Planning ahead for telehealth
If your medical practice has continued operating during the COVID-19 pandemic, you’ve already had to change how you set up and manage appointments. But like many practices, your initial response was probably hasty and reactive. Going forward, you can save time and frustration by carefully planning out each stage of your telehealth workflow.
Your details will depend on your practice and the platform you’re using, but here are a few basics to consider.
Before you start seeng patients
Communicate with your staff about when you’ll be available for telehealth appointments. Discuss how patients can schedule appointments and how you will access the information you need for each patient visit.
Clarify who will greet the patient first when they join the visit. For example, you may want a medical assistant to ask some initial questions before you join the video call.
During each visit
Telehealth etiquette can be new for patients and providers. Don’t forget to to identify yourself to new patients, confirm the patient’s identity, and make sure the patient’s equipment is working.
Other than that, keep the visit as much like an in-person visit as possible. The AMA has a Telehealth Visit Etiquette Checklist that is worth reviewing as you get comfortable with your telehealth workflow.
After each visit
5 questions to improve your telehealth workflow
Once you’ve got the basics covered, it’s time to refine. Answer these five questions to further improve your telehealth workflow.
1. What information do you need to gather from the patient to start the visit?
Before you enter the exam room, you would normally pick up the patient’s chart and take a look. The same applies to telehealth visits. Make sure to leave yourself time to have the patient’s chart on hand, and make note of any specific questions or comments they made when scheduling.

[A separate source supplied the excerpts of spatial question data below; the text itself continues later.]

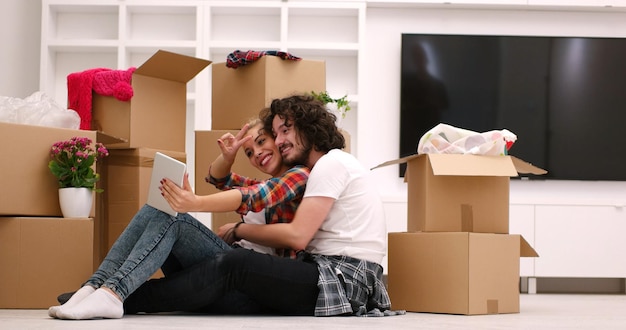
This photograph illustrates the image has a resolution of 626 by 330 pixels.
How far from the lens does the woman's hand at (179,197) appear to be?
2119 millimetres

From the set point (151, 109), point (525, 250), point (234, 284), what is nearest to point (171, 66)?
point (151, 109)

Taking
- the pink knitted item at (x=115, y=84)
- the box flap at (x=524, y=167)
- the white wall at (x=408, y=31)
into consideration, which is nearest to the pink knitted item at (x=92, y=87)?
the pink knitted item at (x=115, y=84)

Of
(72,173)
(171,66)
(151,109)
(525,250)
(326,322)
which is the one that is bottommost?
(326,322)

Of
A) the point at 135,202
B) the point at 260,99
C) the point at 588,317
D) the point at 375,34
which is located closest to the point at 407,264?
the point at 588,317

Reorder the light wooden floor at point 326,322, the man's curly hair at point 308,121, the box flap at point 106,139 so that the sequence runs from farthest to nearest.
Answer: the box flap at point 106,139
the man's curly hair at point 308,121
the light wooden floor at point 326,322

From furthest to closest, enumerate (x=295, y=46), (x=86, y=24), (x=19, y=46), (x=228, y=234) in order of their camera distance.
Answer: (x=86, y=24) → (x=295, y=46) → (x=19, y=46) → (x=228, y=234)

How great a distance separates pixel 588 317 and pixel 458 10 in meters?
2.52

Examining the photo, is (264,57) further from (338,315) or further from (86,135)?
(338,315)

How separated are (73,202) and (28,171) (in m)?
0.17

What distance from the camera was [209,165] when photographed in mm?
3047

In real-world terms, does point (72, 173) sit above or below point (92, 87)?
below

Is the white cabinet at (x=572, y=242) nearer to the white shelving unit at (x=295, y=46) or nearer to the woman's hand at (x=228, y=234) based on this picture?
the white shelving unit at (x=295, y=46)

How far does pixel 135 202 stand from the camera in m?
3.02

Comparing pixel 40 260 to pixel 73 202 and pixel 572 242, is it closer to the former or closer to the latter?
pixel 73 202
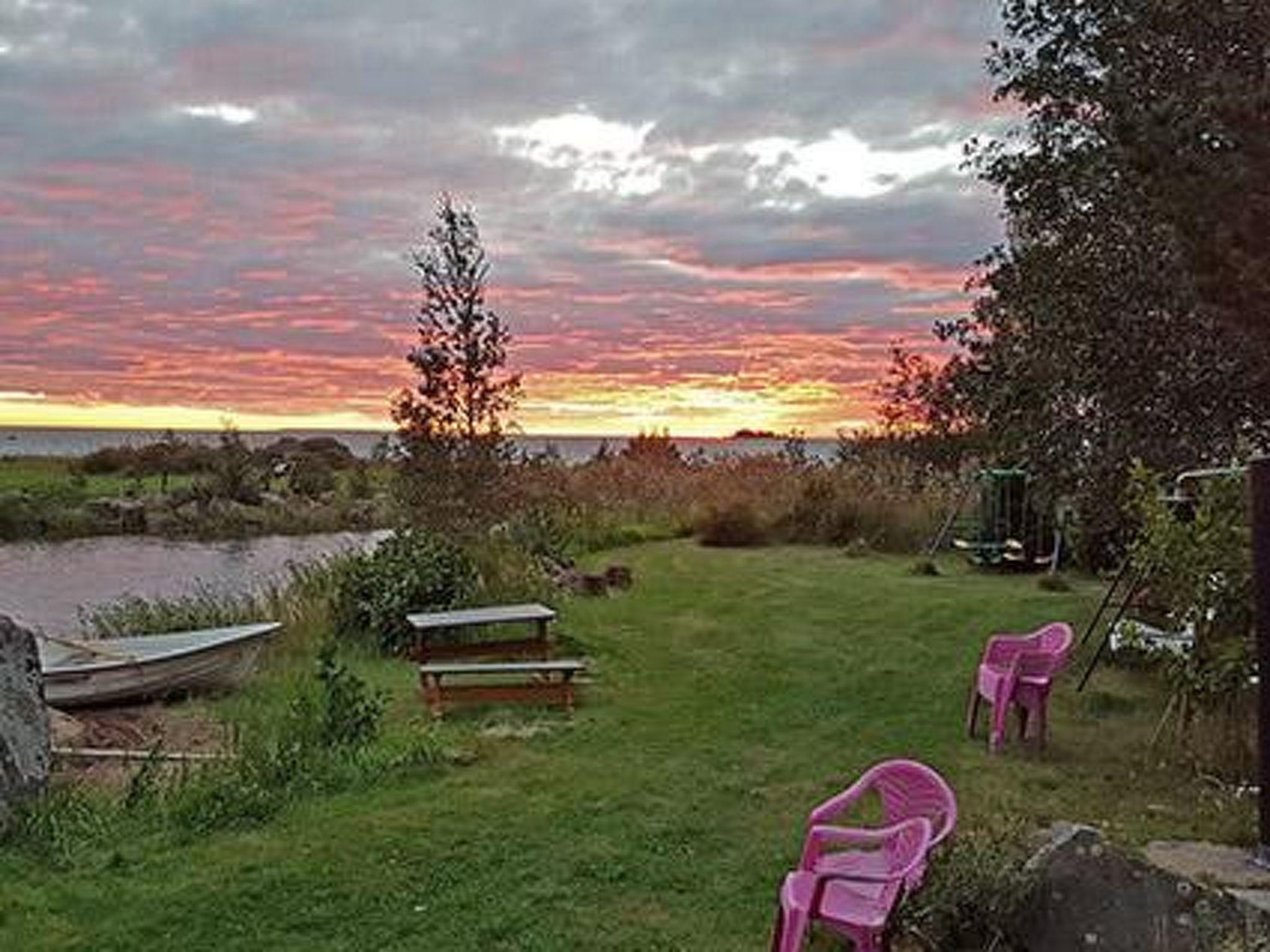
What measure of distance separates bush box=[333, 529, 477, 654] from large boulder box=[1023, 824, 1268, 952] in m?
7.58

Also make sure you give yourself a few minutes to confirm that both you and the patient have a working camera and microphone. Troubleshooting audiovisual can quickly eat up a short telehealth visit, which leaves you behind schedule and everyone frustrated.

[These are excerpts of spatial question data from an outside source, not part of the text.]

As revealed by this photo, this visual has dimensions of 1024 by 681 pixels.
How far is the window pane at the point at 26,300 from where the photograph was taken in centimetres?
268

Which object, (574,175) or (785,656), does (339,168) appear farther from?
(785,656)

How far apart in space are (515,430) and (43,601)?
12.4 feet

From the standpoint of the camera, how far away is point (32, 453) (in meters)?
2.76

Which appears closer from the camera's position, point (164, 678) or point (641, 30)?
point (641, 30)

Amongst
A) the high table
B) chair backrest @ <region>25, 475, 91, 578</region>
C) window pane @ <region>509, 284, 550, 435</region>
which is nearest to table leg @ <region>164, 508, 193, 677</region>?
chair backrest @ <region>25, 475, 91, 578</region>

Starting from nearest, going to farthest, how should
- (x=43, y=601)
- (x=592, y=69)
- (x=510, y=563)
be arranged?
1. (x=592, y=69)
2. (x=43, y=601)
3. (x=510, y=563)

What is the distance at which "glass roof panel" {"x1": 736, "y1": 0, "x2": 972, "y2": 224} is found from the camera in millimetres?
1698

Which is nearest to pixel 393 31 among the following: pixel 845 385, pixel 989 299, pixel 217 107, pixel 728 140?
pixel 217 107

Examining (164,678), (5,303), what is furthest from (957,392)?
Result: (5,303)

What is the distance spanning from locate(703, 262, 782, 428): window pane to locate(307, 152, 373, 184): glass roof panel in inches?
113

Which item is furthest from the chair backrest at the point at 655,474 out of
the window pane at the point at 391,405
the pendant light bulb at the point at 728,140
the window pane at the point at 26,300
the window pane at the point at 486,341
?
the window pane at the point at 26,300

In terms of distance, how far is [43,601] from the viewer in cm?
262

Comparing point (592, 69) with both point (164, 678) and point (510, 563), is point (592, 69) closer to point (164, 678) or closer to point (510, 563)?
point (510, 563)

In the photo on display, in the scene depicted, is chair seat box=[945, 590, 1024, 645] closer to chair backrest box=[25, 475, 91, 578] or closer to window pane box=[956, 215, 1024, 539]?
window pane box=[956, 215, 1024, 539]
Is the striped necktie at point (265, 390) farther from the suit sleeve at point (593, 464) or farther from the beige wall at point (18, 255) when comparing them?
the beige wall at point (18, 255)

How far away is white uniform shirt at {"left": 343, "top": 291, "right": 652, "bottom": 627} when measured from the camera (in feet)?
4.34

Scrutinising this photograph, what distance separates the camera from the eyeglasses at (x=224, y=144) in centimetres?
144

2. When do you want to offer remote visits?
When will you offer telehealth appointments? Will they be on-demand, in the style of a walk-in clinic? Will you schedule them before or after regular office hours, or block out a window during the work day?
Create a clear plan and communicate it to your staff. This will help avoid messy work overlap between your virtual and in-office appointments.

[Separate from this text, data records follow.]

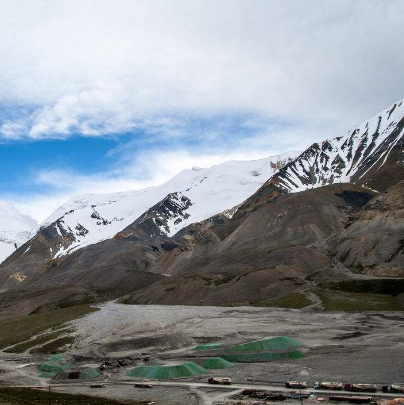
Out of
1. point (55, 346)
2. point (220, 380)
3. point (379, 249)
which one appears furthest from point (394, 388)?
point (379, 249)

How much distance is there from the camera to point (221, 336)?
110812 millimetres

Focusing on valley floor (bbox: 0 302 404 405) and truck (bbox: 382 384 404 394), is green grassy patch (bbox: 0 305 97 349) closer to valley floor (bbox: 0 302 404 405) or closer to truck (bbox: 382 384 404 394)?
valley floor (bbox: 0 302 404 405)

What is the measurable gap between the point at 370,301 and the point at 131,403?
98.8 metres

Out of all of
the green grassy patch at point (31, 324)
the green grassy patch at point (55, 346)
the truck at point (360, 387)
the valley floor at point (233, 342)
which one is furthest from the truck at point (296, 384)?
the green grassy patch at point (31, 324)

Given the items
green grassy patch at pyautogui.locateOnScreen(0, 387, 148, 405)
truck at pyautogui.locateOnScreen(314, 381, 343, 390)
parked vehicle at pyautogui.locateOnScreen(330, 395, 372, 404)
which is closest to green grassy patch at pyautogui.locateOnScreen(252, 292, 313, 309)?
truck at pyautogui.locateOnScreen(314, 381, 343, 390)

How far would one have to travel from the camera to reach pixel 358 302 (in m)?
141

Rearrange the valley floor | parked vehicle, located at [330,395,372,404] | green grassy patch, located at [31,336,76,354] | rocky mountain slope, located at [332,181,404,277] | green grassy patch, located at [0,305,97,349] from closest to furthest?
1. parked vehicle, located at [330,395,372,404]
2. the valley floor
3. green grassy patch, located at [31,336,76,354]
4. green grassy patch, located at [0,305,97,349]
5. rocky mountain slope, located at [332,181,404,277]

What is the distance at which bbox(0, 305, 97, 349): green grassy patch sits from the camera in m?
135

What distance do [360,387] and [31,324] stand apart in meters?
123

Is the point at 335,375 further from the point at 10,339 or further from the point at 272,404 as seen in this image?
the point at 10,339

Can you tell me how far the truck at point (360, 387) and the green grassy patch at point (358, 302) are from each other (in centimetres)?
8024

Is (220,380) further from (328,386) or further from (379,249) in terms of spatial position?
(379,249)

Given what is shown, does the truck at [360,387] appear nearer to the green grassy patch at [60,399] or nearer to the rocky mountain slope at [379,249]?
the green grassy patch at [60,399]

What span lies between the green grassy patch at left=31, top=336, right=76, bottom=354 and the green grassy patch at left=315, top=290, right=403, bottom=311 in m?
68.2
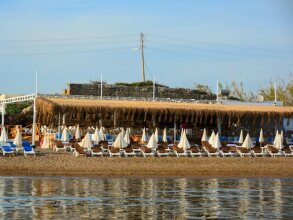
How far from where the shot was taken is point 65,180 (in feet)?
85.4

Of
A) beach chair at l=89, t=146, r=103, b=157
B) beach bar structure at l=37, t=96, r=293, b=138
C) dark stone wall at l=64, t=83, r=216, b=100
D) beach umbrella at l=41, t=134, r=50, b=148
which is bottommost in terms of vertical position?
beach chair at l=89, t=146, r=103, b=157

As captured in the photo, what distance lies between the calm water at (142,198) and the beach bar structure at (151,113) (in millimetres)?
8347

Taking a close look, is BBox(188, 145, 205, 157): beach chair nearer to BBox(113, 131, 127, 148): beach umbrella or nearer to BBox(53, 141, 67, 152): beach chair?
BBox(113, 131, 127, 148): beach umbrella

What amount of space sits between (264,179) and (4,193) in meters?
10.9

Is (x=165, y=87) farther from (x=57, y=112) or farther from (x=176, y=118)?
(x=57, y=112)

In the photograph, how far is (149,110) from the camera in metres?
36.5

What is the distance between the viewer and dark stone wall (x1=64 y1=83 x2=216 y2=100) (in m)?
48.3

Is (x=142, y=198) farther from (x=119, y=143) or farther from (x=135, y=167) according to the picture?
(x=119, y=143)

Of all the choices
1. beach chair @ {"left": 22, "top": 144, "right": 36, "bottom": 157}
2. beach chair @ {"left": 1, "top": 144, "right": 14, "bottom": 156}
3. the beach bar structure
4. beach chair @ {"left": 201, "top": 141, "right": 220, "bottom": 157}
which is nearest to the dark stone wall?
the beach bar structure

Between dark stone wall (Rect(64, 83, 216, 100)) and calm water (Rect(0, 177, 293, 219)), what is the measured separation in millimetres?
21663

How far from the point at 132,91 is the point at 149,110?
13995 millimetres

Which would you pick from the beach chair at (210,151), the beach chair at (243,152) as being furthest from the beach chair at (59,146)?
the beach chair at (243,152)

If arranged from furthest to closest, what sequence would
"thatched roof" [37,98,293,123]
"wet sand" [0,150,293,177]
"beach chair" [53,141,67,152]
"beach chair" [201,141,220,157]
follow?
"thatched roof" [37,98,293,123]
"beach chair" [201,141,220,157]
"beach chair" [53,141,67,152]
"wet sand" [0,150,293,177]

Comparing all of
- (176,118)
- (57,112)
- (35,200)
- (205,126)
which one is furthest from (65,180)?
(205,126)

3. Where will you (as the provider) be during the visit?
This is one of the common questions that comes up when people first start using telehealth. Where will you be for the video call?
First of all, consider what your practice has space and resources for. You might designate a specific exam room as a telemedicine space, or use your personal office for this purpose. Wherever you choose, make sure the necessary technology is easy to access. Having a space sorted out in advance will make it easier to focus on caring for the patient.
4. Who will schedule visits and send patient reminders?
Scheduling and reminding patients of their appointments is one of the most important steps in your workflow. Creating a system around this may require asking some staff members to take on new tasks. Make sure to consider existing workloads and responsibilities carefully, especially if you are operating with reduced staff.
There are other important questions. Will booking for telehealth be integrate into your normal scheduling, or will it be a separate process? Will clinicians or staff send the patient a reminder prior to the visit? If you operate in a larger practice, you may consider bringing on new team members specific to telemedicine.
5. How will you bill patients?
Finally, it’s important to have a clear, sustainable financial model as you develop your telehealth workflow. Will you use a cash-for-service model, accept insurance, or both?
If accepting insurance, who will figure out telehealth billing codes? As with scheduling, it’s important to clearly communicate with your team as you add new roles and responsibilities.
Workflow is a process
When it comes to using technology effectively in healthcare, workflow is everything. It can be challenging to change how you set up and manage appointments, but putting in the time once will save hours down the line. By asking these questions now, you can make adopting telemedicine easier for yourself, your staff, and your patients.